Parenting

Taking Medication Does Not Make Me Weak

by Harmony Hobbs

I’ve been on anti-anxiety medication at three different points in my life. The first time was after the birth of our first child. The second was after the birth of our second child. And the third time, is now.

I’ve always been an anxious person. As a child, I remember feeling stressed by my parent’s spontaneity. I wanted to know where we were going every time we left the house — my mind raced ahead, planning and preparing. I didn’t like surprises, which was ironic considering I was the only child of two people who have always enjoyed “winging it.”

When I was 6, I began chewing my fingernails. At 9, I started pulling out my hair. I marveled at the strands, each one a different color. Blonde, brown, red—all of them glinted in the sun. One day, I stepped out of the shower and noticed the wide, bald strip running all the way down the middle of my head.

I remember my mom telling me it was okay, that she could cover it up with a side part. I was home-schooled that year, which fortunately spared me from whatever happens to kids who bald themselves in the 3rd grade. It took the remainder of the year for my hair to grow back.

I switched to chewing my cuticles.

At 12, I turned to food. During one particularly stressful Christmas break, I spent all day, every day, at my Grandma’s house eating cheese sandwiches and homemade fudge. I ate until I felt sick. I ate to feel better.

It didn’t work.

I have never been a medicine taker. My mom used to make poultices and tinctures out of tea bags to cure whatever ailed me; we avoided the doctor unless it was absolutely necessary. In fact, until I had my first child and experienced the kind of irrational desperation that made me want to drive my car into a building just to make the pain stop, I was judgmental of people who turned to medication to help them cope. I thought they were weak.

I was wrong.

The funny thing about people with anxiety is that the mere idea of obtaining a prescription for medication is anxiety-inducing. What if the doctor thinks I’m lying? What if she thinks I’m one of those people who fill the prescription and then sell the meds on the black market? I better dress nicely for my appointment, so I don’t look like the kind of person who engages in criminal activity…but not too nice, because I don’t want to look like I run the crime ring.

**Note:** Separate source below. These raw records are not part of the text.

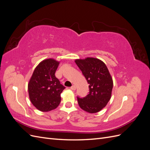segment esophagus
Segmentation results:
<instances>
[{"label":"esophagus","mask_w":150,"mask_h":150,"mask_svg":"<svg viewBox=\"0 0 150 150\" xmlns=\"http://www.w3.org/2000/svg\"><path fill=\"white\" fill-rule=\"evenodd\" d=\"M76 86L73 85V86H71L70 89H71V90H72V91H74V90H76Z\"/></svg>","instance_id":"34e87169"}]
</instances>
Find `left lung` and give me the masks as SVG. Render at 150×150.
<instances>
[{
    "label": "left lung",
    "instance_id": "obj_1",
    "mask_svg": "<svg viewBox=\"0 0 150 150\" xmlns=\"http://www.w3.org/2000/svg\"><path fill=\"white\" fill-rule=\"evenodd\" d=\"M75 62L89 84V93L78 97L79 107L89 113H96L105 107L111 97L113 81L106 65L94 57L78 59Z\"/></svg>",
    "mask_w": 150,
    "mask_h": 150
}]
</instances>
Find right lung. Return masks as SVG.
<instances>
[{
    "label": "right lung",
    "instance_id": "1",
    "mask_svg": "<svg viewBox=\"0 0 150 150\" xmlns=\"http://www.w3.org/2000/svg\"><path fill=\"white\" fill-rule=\"evenodd\" d=\"M59 62L50 58L36 66L28 83L29 99L40 111L47 112L56 109L61 103V94L65 89L55 72Z\"/></svg>",
    "mask_w": 150,
    "mask_h": 150
}]
</instances>
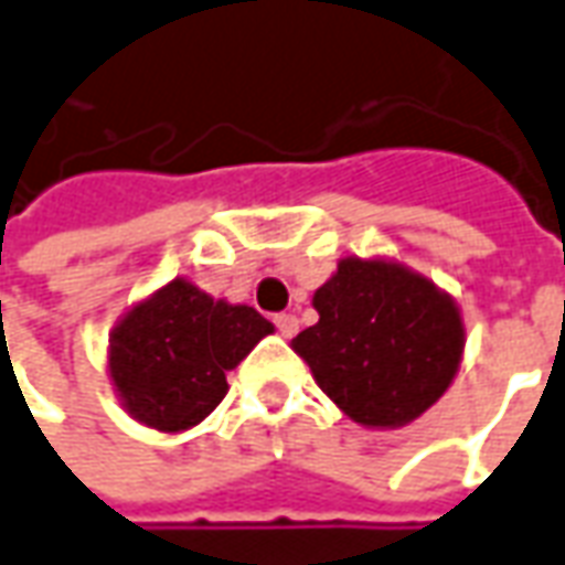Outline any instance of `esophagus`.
<instances>
[{"mask_svg": "<svg viewBox=\"0 0 565 565\" xmlns=\"http://www.w3.org/2000/svg\"><path fill=\"white\" fill-rule=\"evenodd\" d=\"M271 321H275V327H278V333H281V337H294L296 330H299V321H296V315H290V311L275 315Z\"/></svg>", "mask_w": 565, "mask_h": 565, "instance_id": "1", "label": "esophagus"}]
</instances>
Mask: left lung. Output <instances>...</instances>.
<instances>
[{"instance_id":"8db88e82","label":"left lung","mask_w":565,"mask_h":565,"mask_svg":"<svg viewBox=\"0 0 565 565\" xmlns=\"http://www.w3.org/2000/svg\"><path fill=\"white\" fill-rule=\"evenodd\" d=\"M318 323L294 339L321 392L361 425L397 428L447 392L465 345L456 302L382 259H342L315 294Z\"/></svg>"}]
</instances>
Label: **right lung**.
Here are the masks:
<instances>
[{"label":"right lung","instance_id":"add662e5","mask_svg":"<svg viewBox=\"0 0 565 565\" xmlns=\"http://www.w3.org/2000/svg\"><path fill=\"white\" fill-rule=\"evenodd\" d=\"M271 327L250 306H228L177 278L134 306L109 339V376L134 419L159 431L199 425L226 397L238 366Z\"/></svg>","mask_w":565,"mask_h":565}]
</instances>
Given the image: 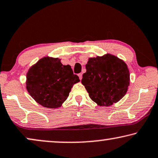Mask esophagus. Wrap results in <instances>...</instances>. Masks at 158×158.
Instances as JSON below:
<instances>
[{
  "instance_id": "obj_1",
  "label": "esophagus",
  "mask_w": 158,
  "mask_h": 158,
  "mask_svg": "<svg viewBox=\"0 0 158 158\" xmlns=\"http://www.w3.org/2000/svg\"><path fill=\"white\" fill-rule=\"evenodd\" d=\"M78 76H79V77L80 80H81V79H82V74H81V73H80V74H79Z\"/></svg>"
}]
</instances>
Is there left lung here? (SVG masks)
<instances>
[{"mask_svg":"<svg viewBox=\"0 0 158 158\" xmlns=\"http://www.w3.org/2000/svg\"><path fill=\"white\" fill-rule=\"evenodd\" d=\"M81 83L92 101L99 106H111L126 94L130 85V72L123 60L106 54L89 58Z\"/></svg>","mask_w":158,"mask_h":158,"instance_id":"left-lung-1","label":"left lung"}]
</instances>
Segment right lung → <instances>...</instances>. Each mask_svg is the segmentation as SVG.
<instances>
[{
	"label": "right lung",
	"mask_w": 158,
	"mask_h": 158,
	"mask_svg": "<svg viewBox=\"0 0 158 158\" xmlns=\"http://www.w3.org/2000/svg\"><path fill=\"white\" fill-rule=\"evenodd\" d=\"M80 81L69 65L58 58L44 57L29 69L26 89L34 100L44 107H60L67 99L73 85Z\"/></svg>",
	"instance_id": "add662e5"
}]
</instances>
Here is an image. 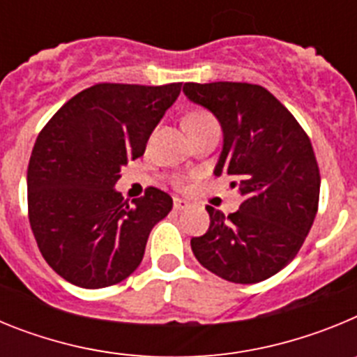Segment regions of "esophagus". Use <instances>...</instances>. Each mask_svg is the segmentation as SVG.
<instances>
[{"label":"esophagus","mask_w":357,"mask_h":357,"mask_svg":"<svg viewBox=\"0 0 357 357\" xmlns=\"http://www.w3.org/2000/svg\"><path fill=\"white\" fill-rule=\"evenodd\" d=\"M189 207V202L182 200V198H175L173 200V209L175 211H185Z\"/></svg>","instance_id":"esophagus-1"}]
</instances>
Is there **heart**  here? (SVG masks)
<instances>
[{
	"instance_id": "b5f03b06",
	"label": "heart",
	"mask_w": 357,
	"mask_h": 357,
	"mask_svg": "<svg viewBox=\"0 0 357 357\" xmlns=\"http://www.w3.org/2000/svg\"><path fill=\"white\" fill-rule=\"evenodd\" d=\"M184 125H185V128H188V132H193V130H197V128L209 127V125H218V123L211 112L200 109V110H193L191 114L185 116ZM175 184L182 185L184 184V178H182V176H175Z\"/></svg>"
}]
</instances>
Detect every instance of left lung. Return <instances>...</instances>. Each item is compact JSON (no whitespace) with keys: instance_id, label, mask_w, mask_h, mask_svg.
Masks as SVG:
<instances>
[{"instance_id":"1","label":"left lung","mask_w":357,"mask_h":357,"mask_svg":"<svg viewBox=\"0 0 357 357\" xmlns=\"http://www.w3.org/2000/svg\"><path fill=\"white\" fill-rule=\"evenodd\" d=\"M191 102L209 109L223 128L216 173L230 175L243 202L191 239L195 257L214 275L254 284L280 272L298 254L318 211L320 169L295 116L261 85L245 82L184 84Z\"/></svg>"}]
</instances>
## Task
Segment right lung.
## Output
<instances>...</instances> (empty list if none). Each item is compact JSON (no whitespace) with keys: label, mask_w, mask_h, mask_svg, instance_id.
<instances>
[{"label":"right lung","mask_w":357,"mask_h":357,"mask_svg":"<svg viewBox=\"0 0 357 357\" xmlns=\"http://www.w3.org/2000/svg\"><path fill=\"white\" fill-rule=\"evenodd\" d=\"M182 84H96L66 102L37 135L28 162V220L46 263L80 288L118 284L135 272L150 230L173 207L148 188L132 204L114 189L141 157Z\"/></svg>","instance_id":"right-lung-1"}]
</instances>
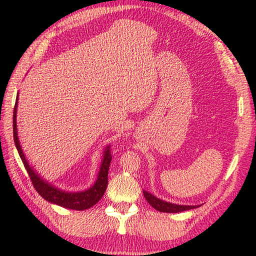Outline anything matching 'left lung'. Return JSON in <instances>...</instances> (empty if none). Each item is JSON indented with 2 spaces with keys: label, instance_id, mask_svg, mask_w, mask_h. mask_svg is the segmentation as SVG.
<instances>
[{
  "label": "left lung",
  "instance_id": "obj_1",
  "mask_svg": "<svg viewBox=\"0 0 256 256\" xmlns=\"http://www.w3.org/2000/svg\"><path fill=\"white\" fill-rule=\"evenodd\" d=\"M143 194L146 197V202L156 209L158 212H180L184 210H189V209L197 208L199 206H189V205H178V204H172L169 202H164L160 198H156L154 194H150L146 190H143Z\"/></svg>",
  "mask_w": 256,
  "mask_h": 256
}]
</instances>
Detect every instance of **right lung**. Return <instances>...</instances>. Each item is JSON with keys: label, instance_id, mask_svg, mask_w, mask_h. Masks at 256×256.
Segmentation results:
<instances>
[{"label": "right lung", "instance_id": "right-lung-1", "mask_svg": "<svg viewBox=\"0 0 256 256\" xmlns=\"http://www.w3.org/2000/svg\"><path fill=\"white\" fill-rule=\"evenodd\" d=\"M18 92L16 100L14 110H13V138H14V143L16 146V150L18 152L21 160L24 164L26 169L29 174L30 179L34 184V187L36 188V192L41 197L44 198L46 200L58 205L60 207L74 209V210H85L96 205L97 202L100 200V198L103 197L105 194V190L108 188V170L112 156L110 153V146L104 148V154L103 160L100 166V171L97 174V179L92 186L86 190L82 192H66L56 186L51 184L47 180L44 179L36 171L30 166L29 161L26 160V154L23 153V150L21 148L20 141H18V128H16V110H18Z\"/></svg>", "mask_w": 256, "mask_h": 256}]
</instances>
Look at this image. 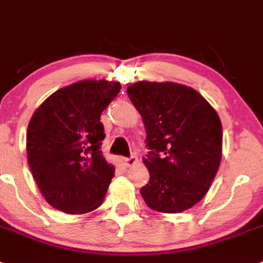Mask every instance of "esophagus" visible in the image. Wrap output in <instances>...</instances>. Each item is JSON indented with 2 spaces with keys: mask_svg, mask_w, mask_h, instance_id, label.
Masks as SVG:
<instances>
[{
  "mask_svg": "<svg viewBox=\"0 0 263 263\" xmlns=\"http://www.w3.org/2000/svg\"><path fill=\"white\" fill-rule=\"evenodd\" d=\"M136 163H138V156H136V155H132V156L125 157L124 159V164L127 166H132V165H135Z\"/></svg>",
  "mask_w": 263,
  "mask_h": 263,
  "instance_id": "obj_1",
  "label": "esophagus"
}]
</instances>
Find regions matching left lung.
I'll return each mask as SVG.
<instances>
[{
  "label": "left lung",
  "instance_id": "8db88e82",
  "mask_svg": "<svg viewBox=\"0 0 263 263\" xmlns=\"http://www.w3.org/2000/svg\"><path fill=\"white\" fill-rule=\"evenodd\" d=\"M144 122L145 204L180 213L206 195L222 156V125L213 107L193 88L173 82L141 81L127 88Z\"/></svg>",
  "mask_w": 263,
  "mask_h": 263
}]
</instances>
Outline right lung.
I'll return each mask as SVG.
<instances>
[{
    "mask_svg": "<svg viewBox=\"0 0 263 263\" xmlns=\"http://www.w3.org/2000/svg\"><path fill=\"white\" fill-rule=\"evenodd\" d=\"M119 82L81 81L50 95L27 127L29 166L45 200L82 214L102 205L115 166L102 155L100 114L120 91Z\"/></svg>",
    "mask_w": 263,
    "mask_h": 263,
    "instance_id": "right-lung-1",
    "label": "right lung"
}]
</instances>
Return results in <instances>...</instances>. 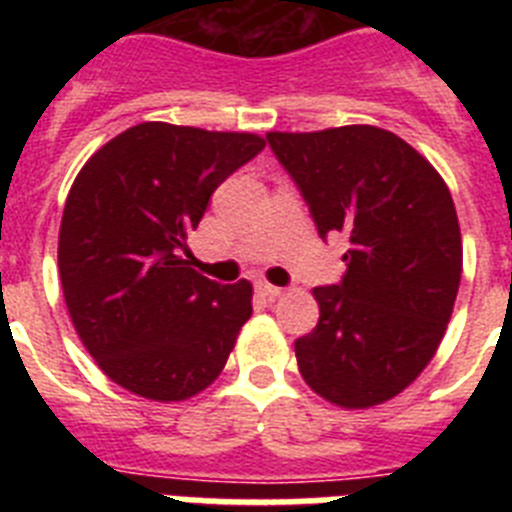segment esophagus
<instances>
[{"instance_id": "esophagus-1", "label": "esophagus", "mask_w": 512, "mask_h": 512, "mask_svg": "<svg viewBox=\"0 0 512 512\" xmlns=\"http://www.w3.org/2000/svg\"><path fill=\"white\" fill-rule=\"evenodd\" d=\"M256 292H259V295H264V297H269V300H277V297H282L284 289L274 287V284H269V282H259V284H256Z\"/></svg>"}]
</instances>
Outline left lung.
I'll return each mask as SVG.
<instances>
[{"mask_svg": "<svg viewBox=\"0 0 512 512\" xmlns=\"http://www.w3.org/2000/svg\"><path fill=\"white\" fill-rule=\"evenodd\" d=\"M266 140L320 238L348 241L341 284L312 289L320 320L295 341L302 379L348 410L392 400L433 359L459 292L449 187L410 143L374 125Z\"/></svg>", "mask_w": 512, "mask_h": 512, "instance_id": "8db88e82", "label": "left lung"}]
</instances>
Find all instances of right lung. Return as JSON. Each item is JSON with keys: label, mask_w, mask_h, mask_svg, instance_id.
<instances>
[{"label": "right lung", "mask_w": 512, "mask_h": 512, "mask_svg": "<svg viewBox=\"0 0 512 512\" xmlns=\"http://www.w3.org/2000/svg\"><path fill=\"white\" fill-rule=\"evenodd\" d=\"M264 146L253 133L140 122L71 184L58 233L63 297L84 348L133 395L189 400L223 372L253 287L202 277L187 238L212 192Z\"/></svg>", "instance_id": "obj_1"}]
</instances>
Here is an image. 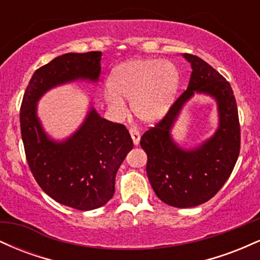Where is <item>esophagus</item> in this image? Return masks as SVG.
<instances>
[{"label":"esophagus","mask_w":260,"mask_h":260,"mask_svg":"<svg viewBox=\"0 0 260 260\" xmlns=\"http://www.w3.org/2000/svg\"><path fill=\"white\" fill-rule=\"evenodd\" d=\"M129 133H131V137H132L133 139V143L134 145H138L139 144V140H140V134L138 132V129L137 128H129Z\"/></svg>","instance_id":"obj_1"}]
</instances>
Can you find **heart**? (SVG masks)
I'll use <instances>...</instances> for the list:
<instances>
[{"label": "heart", "instance_id": "obj_1", "mask_svg": "<svg viewBox=\"0 0 260 260\" xmlns=\"http://www.w3.org/2000/svg\"><path fill=\"white\" fill-rule=\"evenodd\" d=\"M178 79V71L172 62L131 59L112 71L106 100L116 110L124 109L123 98L132 100L134 115L144 122H154L169 109Z\"/></svg>", "mask_w": 260, "mask_h": 260}]
</instances>
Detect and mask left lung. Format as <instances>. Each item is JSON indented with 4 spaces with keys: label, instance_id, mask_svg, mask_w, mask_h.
<instances>
[{
    "label": "left lung",
    "instance_id": "left-lung-1",
    "mask_svg": "<svg viewBox=\"0 0 260 260\" xmlns=\"http://www.w3.org/2000/svg\"><path fill=\"white\" fill-rule=\"evenodd\" d=\"M183 57L192 66L187 90L140 138L155 194L175 208L197 207L213 198L231 175L241 147L237 104L230 83L198 56L183 53ZM197 92L217 100L219 127L211 139L186 151L173 142L171 129L181 107Z\"/></svg>",
    "mask_w": 260,
    "mask_h": 260
}]
</instances>
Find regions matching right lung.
<instances>
[{"label":"right lung","instance_id":"add662e5","mask_svg":"<svg viewBox=\"0 0 260 260\" xmlns=\"http://www.w3.org/2000/svg\"><path fill=\"white\" fill-rule=\"evenodd\" d=\"M101 52L64 53L32 74L20 106V132L35 181L47 196L77 210L105 205L115 193L117 170L133 140L123 124L113 123L94 109L70 138L55 142L37 116L38 101L50 89L74 82H98Z\"/></svg>","mask_w":260,"mask_h":260}]
</instances>
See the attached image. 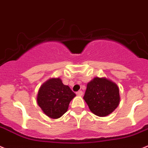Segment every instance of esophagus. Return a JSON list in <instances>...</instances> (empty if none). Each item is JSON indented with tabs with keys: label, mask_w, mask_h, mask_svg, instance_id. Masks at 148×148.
<instances>
[{
	"label": "esophagus",
	"mask_w": 148,
	"mask_h": 148,
	"mask_svg": "<svg viewBox=\"0 0 148 148\" xmlns=\"http://www.w3.org/2000/svg\"><path fill=\"white\" fill-rule=\"evenodd\" d=\"M77 95L78 96H82L83 95V92L82 91H81V90H80V91H78V92H77Z\"/></svg>",
	"instance_id": "1"
}]
</instances>
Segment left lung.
<instances>
[{
	"label": "left lung",
	"mask_w": 148,
	"mask_h": 148,
	"mask_svg": "<svg viewBox=\"0 0 148 148\" xmlns=\"http://www.w3.org/2000/svg\"><path fill=\"white\" fill-rule=\"evenodd\" d=\"M83 98L95 115L106 116L119 105V89L110 80L95 77L87 84Z\"/></svg>",
	"instance_id": "left-lung-1"
}]
</instances>
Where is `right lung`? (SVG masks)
<instances>
[{"instance_id": "obj_1", "label": "right lung", "mask_w": 148, "mask_h": 148, "mask_svg": "<svg viewBox=\"0 0 148 148\" xmlns=\"http://www.w3.org/2000/svg\"><path fill=\"white\" fill-rule=\"evenodd\" d=\"M76 94L60 78H52L42 84L37 97L38 104L44 114L51 119H58L67 111Z\"/></svg>"}]
</instances>
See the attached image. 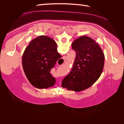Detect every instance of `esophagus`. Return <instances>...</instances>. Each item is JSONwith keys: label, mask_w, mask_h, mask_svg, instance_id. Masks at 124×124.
Masks as SVG:
<instances>
[{"label": "esophagus", "mask_w": 124, "mask_h": 124, "mask_svg": "<svg viewBox=\"0 0 124 124\" xmlns=\"http://www.w3.org/2000/svg\"><path fill=\"white\" fill-rule=\"evenodd\" d=\"M63 59H66V56H63Z\"/></svg>", "instance_id": "esophagus-1"}]
</instances>
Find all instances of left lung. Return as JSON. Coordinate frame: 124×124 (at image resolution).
I'll list each match as a JSON object with an SVG mask.
<instances>
[{"label":"left lung","mask_w":124,"mask_h":124,"mask_svg":"<svg viewBox=\"0 0 124 124\" xmlns=\"http://www.w3.org/2000/svg\"><path fill=\"white\" fill-rule=\"evenodd\" d=\"M71 45L76 52V58L62 86L68 91L78 92L91 87L98 79L102 72L104 55L99 45L87 36L80 37Z\"/></svg>","instance_id":"left-lung-1"}]
</instances>
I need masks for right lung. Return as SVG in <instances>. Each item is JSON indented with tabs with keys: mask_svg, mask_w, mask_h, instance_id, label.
<instances>
[{
	"mask_svg": "<svg viewBox=\"0 0 124 124\" xmlns=\"http://www.w3.org/2000/svg\"><path fill=\"white\" fill-rule=\"evenodd\" d=\"M57 46L53 39L40 36L33 39L25 50L22 66L27 79L35 87L46 88L55 84V78L50 72L62 57Z\"/></svg>",
	"mask_w": 124,
	"mask_h": 124,
	"instance_id": "obj_1",
	"label": "right lung"
}]
</instances>
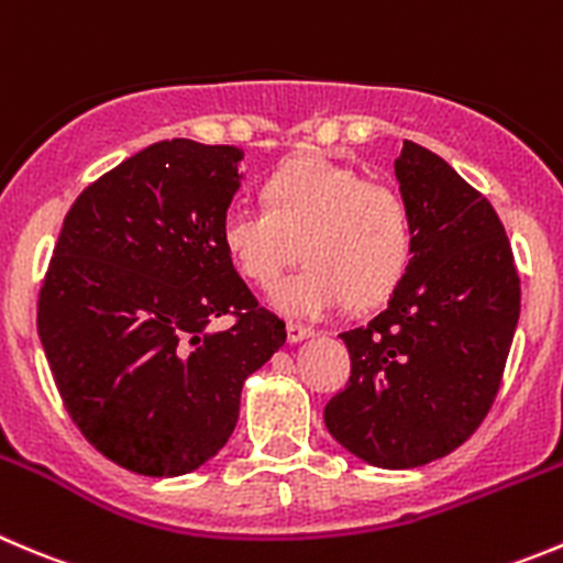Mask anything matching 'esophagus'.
Listing matches in <instances>:
<instances>
[{"label": "esophagus", "instance_id": "obj_1", "mask_svg": "<svg viewBox=\"0 0 563 563\" xmlns=\"http://www.w3.org/2000/svg\"><path fill=\"white\" fill-rule=\"evenodd\" d=\"M286 332H288V341L291 343H299V341H305V338L316 335L313 327H305V324H299V321H288Z\"/></svg>", "mask_w": 563, "mask_h": 563}]
</instances>
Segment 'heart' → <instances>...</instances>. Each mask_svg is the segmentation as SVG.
<instances>
[{
    "mask_svg": "<svg viewBox=\"0 0 563 563\" xmlns=\"http://www.w3.org/2000/svg\"><path fill=\"white\" fill-rule=\"evenodd\" d=\"M266 203H236L222 220V244L247 280L272 286L299 244L308 261L277 283L272 308L299 319L374 305L401 280L412 253V222L401 192L363 181L357 170L321 156L288 162L266 184Z\"/></svg>",
    "mask_w": 563,
    "mask_h": 563,
    "instance_id": "obj_1",
    "label": "heart"
}]
</instances>
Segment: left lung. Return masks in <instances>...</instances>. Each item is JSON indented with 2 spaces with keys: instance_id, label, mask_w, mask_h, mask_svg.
Instances as JSON below:
<instances>
[{
  "instance_id": "obj_1",
  "label": "left lung",
  "mask_w": 563,
  "mask_h": 563,
  "mask_svg": "<svg viewBox=\"0 0 563 563\" xmlns=\"http://www.w3.org/2000/svg\"><path fill=\"white\" fill-rule=\"evenodd\" d=\"M393 167L412 258L387 308L341 332L352 376L324 423L357 460L407 471L460 449L493 407L520 319V277L495 209L449 162L404 140Z\"/></svg>"
}]
</instances>
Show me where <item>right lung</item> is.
Instances as JSON below:
<instances>
[{"label": "right lung", "mask_w": 563, "mask_h": 563, "mask_svg": "<svg viewBox=\"0 0 563 563\" xmlns=\"http://www.w3.org/2000/svg\"><path fill=\"white\" fill-rule=\"evenodd\" d=\"M244 151L165 140L85 189L65 214L37 335L65 409L140 476L198 471L236 429L242 387L286 343L222 244ZM220 314L238 319L209 331Z\"/></svg>", "instance_id": "1"}]
</instances>
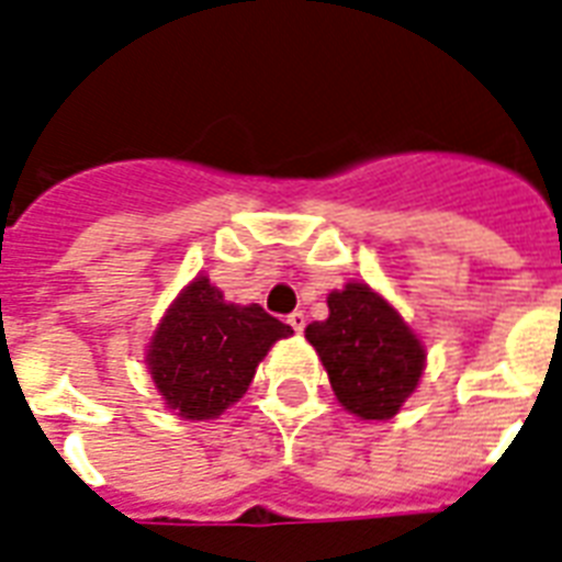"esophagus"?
<instances>
[{"instance_id":"obj_1","label":"esophagus","mask_w":562,"mask_h":562,"mask_svg":"<svg viewBox=\"0 0 562 562\" xmlns=\"http://www.w3.org/2000/svg\"><path fill=\"white\" fill-rule=\"evenodd\" d=\"M289 326L294 328L296 335H300V331H303V328H305V314L303 312H291L289 314Z\"/></svg>"}]
</instances>
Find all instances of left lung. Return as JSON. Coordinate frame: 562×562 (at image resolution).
Wrapping results in <instances>:
<instances>
[{
  "label": "left lung",
  "mask_w": 562,
  "mask_h": 562,
  "mask_svg": "<svg viewBox=\"0 0 562 562\" xmlns=\"http://www.w3.org/2000/svg\"><path fill=\"white\" fill-rule=\"evenodd\" d=\"M337 401L363 422H386L422 381L424 346L384 296L349 282L328 294L326 321L308 323Z\"/></svg>",
  "instance_id": "8db88e82"
}]
</instances>
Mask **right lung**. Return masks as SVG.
Returning <instances> with one entry per match:
<instances>
[{
    "label": "right lung",
    "mask_w": 562,
    "mask_h": 562,
    "mask_svg": "<svg viewBox=\"0 0 562 562\" xmlns=\"http://www.w3.org/2000/svg\"><path fill=\"white\" fill-rule=\"evenodd\" d=\"M294 335L262 305L225 303V294L195 277L149 340V375L181 418L207 422L245 395L259 360L277 340Z\"/></svg>",
    "instance_id": "obj_1"
}]
</instances>
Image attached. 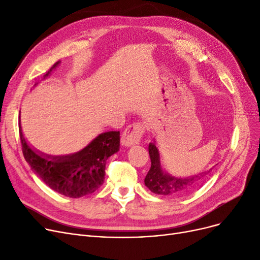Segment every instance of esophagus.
<instances>
[{"mask_svg":"<svg viewBox=\"0 0 260 260\" xmlns=\"http://www.w3.org/2000/svg\"><path fill=\"white\" fill-rule=\"evenodd\" d=\"M143 133H144V127L141 124H132L127 126L122 134V137H121L122 145L129 147V146L138 144Z\"/></svg>","mask_w":260,"mask_h":260,"instance_id":"esophagus-1","label":"esophagus"}]
</instances>
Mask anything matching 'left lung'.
Listing matches in <instances>:
<instances>
[{"label":"left lung","mask_w":260,"mask_h":260,"mask_svg":"<svg viewBox=\"0 0 260 260\" xmlns=\"http://www.w3.org/2000/svg\"><path fill=\"white\" fill-rule=\"evenodd\" d=\"M148 153L152 166L145 177L144 184L151 192L157 195L180 196L192 192L213 169L189 177H176L163 168L156 141L148 144Z\"/></svg>","instance_id":"8db88e82"}]
</instances>
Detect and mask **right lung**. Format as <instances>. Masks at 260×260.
Listing matches in <instances>:
<instances>
[{"instance_id": "add662e5", "label": "right lung", "mask_w": 260, "mask_h": 260, "mask_svg": "<svg viewBox=\"0 0 260 260\" xmlns=\"http://www.w3.org/2000/svg\"><path fill=\"white\" fill-rule=\"evenodd\" d=\"M60 64L61 61L54 63L43 79L48 78ZM19 131L24 158L34 173L57 193L71 198L89 195L103 184L106 160L120 148V132L112 131L99 134L77 153L53 156L38 151L28 143L21 122Z\"/></svg>"}]
</instances>
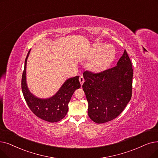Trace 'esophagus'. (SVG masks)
Masks as SVG:
<instances>
[{
  "instance_id": "1",
  "label": "esophagus",
  "mask_w": 158,
  "mask_h": 158,
  "mask_svg": "<svg viewBox=\"0 0 158 158\" xmlns=\"http://www.w3.org/2000/svg\"><path fill=\"white\" fill-rule=\"evenodd\" d=\"M79 81H80V83H81V85H83V83L85 82V79H84V77H83V76H81L80 77H79Z\"/></svg>"
}]
</instances>
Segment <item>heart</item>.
<instances>
[{
	"label": "heart",
	"mask_w": 158,
	"mask_h": 158,
	"mask_svg": "<svg viewBox=\"0 0 158 158\" xmlns=\"http://www.w3.org/2000/svg\"><path fill=\"white\" fill-rule=\"evenodd\" d=\"M115 56V48L110 45L103 44L95 45L90 52L89 58L92 59L90 64V69L94 72H101L110 64Z\"/></svg>",
	"instance_id": "1"
}]
</instances>
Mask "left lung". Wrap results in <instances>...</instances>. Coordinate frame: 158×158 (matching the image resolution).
Returning <instances> with one entry per match:
<instances>
[{
	"mask_svg": "<svg viewBox=\"0 0 158 158\" xmlns=\"http://www.w3.org/2000/svg\"><path fill=\"white\" fill-rule=\"evenodd\" d=\"M83 85L88 102V114L96 123L116 118L132 97L133 69L125 50L117 66L99 73L85 71Z\"/></svg>",
	"mask_w": 158,
	"mask_h": 158,
	"instance_id": "8db88e82",
	"label": "left lung"
}]
</instances>
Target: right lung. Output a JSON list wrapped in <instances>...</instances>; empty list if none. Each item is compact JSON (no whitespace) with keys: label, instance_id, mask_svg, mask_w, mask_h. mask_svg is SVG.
I'll return each instance as SVG.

Other worries included a paralyzing fear that the apocalypse would arrive and I would not only be unable to see (because I wouldn’t be able to obtain new contact lenses), but I would also lose my fucking mind because I wouldn’t be able to get the anti-anxiety medication that I WOULD CLEARLY NEED TO TAKE IF THE WORLD WAS COMING TO AN END.

I worried about one of my kids getting their hands on my pills and eating them. I worried about turning into a unemotional shell of a person. I worried about which was worse: slowly slipping into alcoholism, or taking medication for stress. Which one would I be judged more harshly for if people found out? Why did it matter?

For a long time, I fought it: I exercised and coped as best I could, but the day finally came when too many things were stacked too high, and they all came crashing down in one fell swoop.

It was time to get help.

My doctor didn’t treat me like a liar. She didn’t judge me. She affirmed, validated and assured me that my emotions were warranted. She patted my arm kindly, a gesture that I assume meant that she didn’t think I was there to con her.

She told me I wasn’t weak. To my surprise, I believed her.

I still read the entire warning label that accompanied the drug prescribed to me, and worried that I would be one of the 1% to experience numbness, tingling, pain, or weakness in the hands or feet. I was still concerned that I was losing my mind, but decided that I no longer cared because the tightness in my chest was finally gone.

Medication freed me. I can breathe again, big gulps of air.

People say that it takes courage to ask for help, but I believe that it takes courage to admit that you needed it in the first place.